Please make these comics part of your collection: we’ll be using Thor #2-12, Giant-Size Finale, and 600-613, volume three, written by J. Michael Straczynski & Kieron Gillen and drawn by Olivier Coipel, Marko Djurdjevic, Billy Tan, Richard Elson, & Dougie Braithwaite. Also, The Mighty Thor #8-12, written by Matt Fraction and drawn by Pasqual Ferry, Pepe Larraz, & Giuseppe Camuncoli.
Now forgive me, because enormous amounts of back story’ll be needed before we begin. I’ll be fast. Okay, so originally when Thor premiered back in the 1960s, he shared a body with normal dude Doctor Donald Blake. When Blake tapped his walking stick, he turned into the thunder god. As comics have evolved, Blake was no longer needed and disappeared in 1968, but he’s back now — still sharing that same ol’ Thor body. The reason provided? Y’know, Ragnarok — the Norse Armageddon and the death of everybody Asgardian.
Luckily, Thor/Blake returns to life and decides to bring Asgard to Earth (Midgard). So they do, right next to a rural town called Broxton in Oklahoma. In quite possibly the greatest Thor stories ever told, Straczynski (and later Gillen) revives all the gods, presents a new status quo for Thor and friends, famously allows Thor to have some “words” with Iron Man, resurrects a wonderfully conniving Loki, and so much more. Oh, and most importantly, we meet some new characters, like local diner cook Bill Cobb Jr.
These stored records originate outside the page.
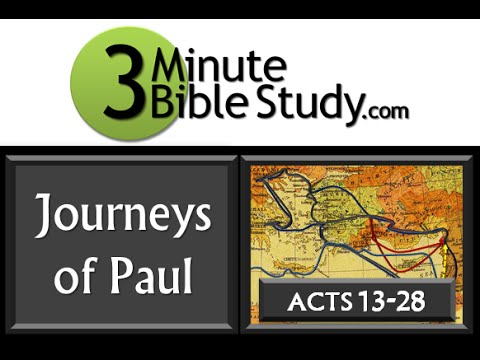 3 Minute Bible Study: Journeys Of Paul (Acts 13-28)
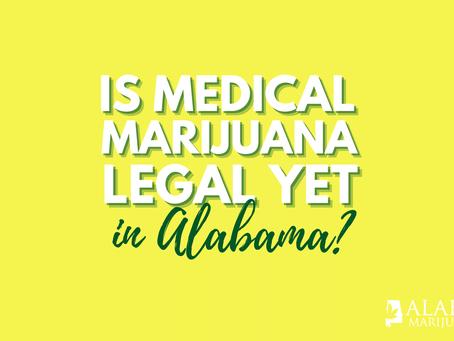 Is Medical Marijuana Legal in Alabama Yet?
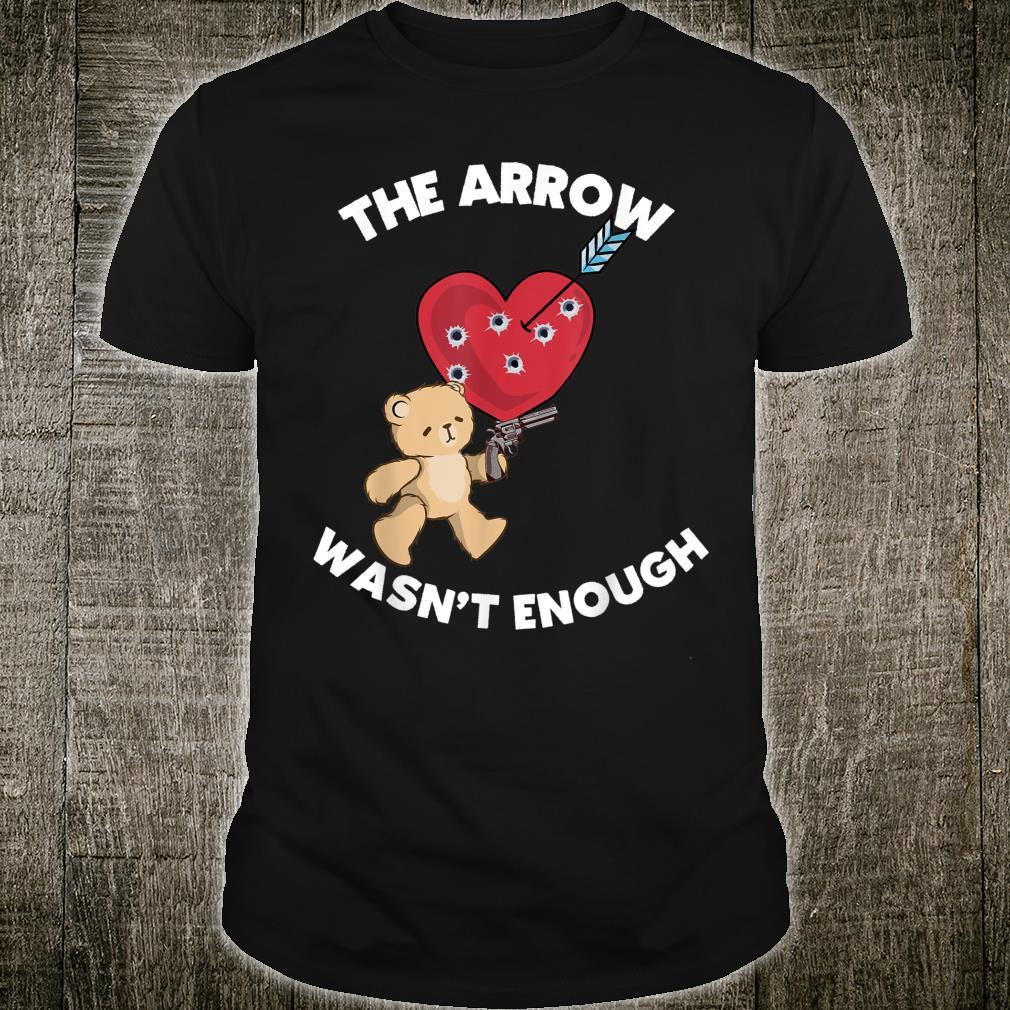 The Arrow Wasn't Enough Guns Second Amendment Shirt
There’s a beautiful dynamic in Straczynski’s new Asgardian home — the small town folks who have probably never ventured far from their hometown now work and live alongside actual living, breathing gods. So when Bill wanders around at night, the people (immortal gods) he’ll meet could be anyone’s guess. Thankfully, he meets this one:
Right? I’m glad Doctor Thor is back (for a few years at least). If you don’t mind, I should explain how Asgardian gods work in the Marvel universe. Like Thor, they all receive enhanced strength, durability, and super long lives due to those golden apples of Idunn. But their longevity only applies to natural causes, as a sword or fireball or alcoholic stupor can cut their lives dramatically shorter. Most Asgardians only have those abilities above — like Thor’s buddies Volstagg, Fandrall, Hogun, and lover Sif. They can fight like maniacs, but no ice beams or snow storms blasting from their hands. Though Kelda can. Think of her like an
Aryan Asgardian Storm.
Despite Bill’s probably sub-par education, he isn’t a fool. When a god sort of flirts by providing an invitation to explore the magical city of Asgard, Bill won’t dare refuse.
As Kelda mentioned during their late night chat, this is for many Asgardians the first time they’ve had to chance to chat with a human. Fish out of water humor and whatnot.
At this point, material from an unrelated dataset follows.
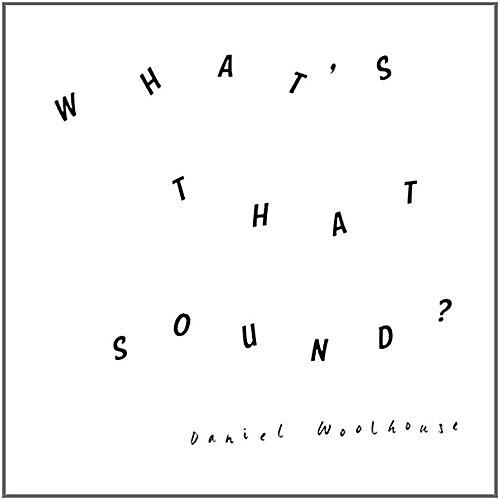 Alliance Daniel Woolhouse - What'S That Sound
Don’t be afraid to root for Bill. Despite the trademark backwards baseball cap, this man’s a proper southern gentleman. The dude’s fearless around nine-foot shirtless gods and equally romantic around his gorgeous Asgardian crush. But yet Bill fails to make a move. If an eternally youthful, prettier Iceman falls for him, why should he hesitate? Intimidation, I’m sure, but at least for Kelda’s sake I imagine it’s just nice to have a man treat her with a compassion the nine-foot shirtless gods rarely do. Though honestly, I think Bill just chickened out:
Y’see, while romance emanates in the Oklahoma air, the Asgardian politics protruding throughout the main story are far less sexy. Loki, now a female, has been putting his gorgeously manicured fingernails into all sorts of manipulated stews. Since Odin’s not around (sorry, I probably should have told you earlier), Thor rules the best he can. Loki has different ideas, and successfully places Baldur on the Asgardian throne, exiling Thor, and moving the entire city of Asgard to Latveria. Y’know, Doctor Doom’s pad.
So, the blossoming star-crossed love between Bill and Kelda remains star-crossed once more.
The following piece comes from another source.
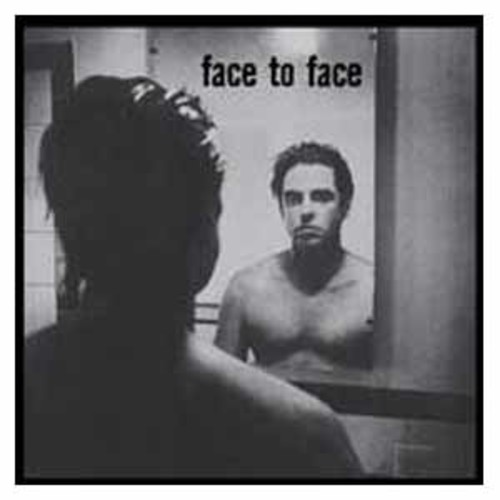 Face To Face/Face To Fac Face To Face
We all know it doesn’t end here. While Bill in real life would chalk up his loss to fate and eventually marry some pretty local girl, we’re reading a comic book story. Wonderful, majestic, and exciting things happen in comic books that would never occur in our own world. I mean, the whole dating a goddess thing for one, but this tale has just begun for our two lovers.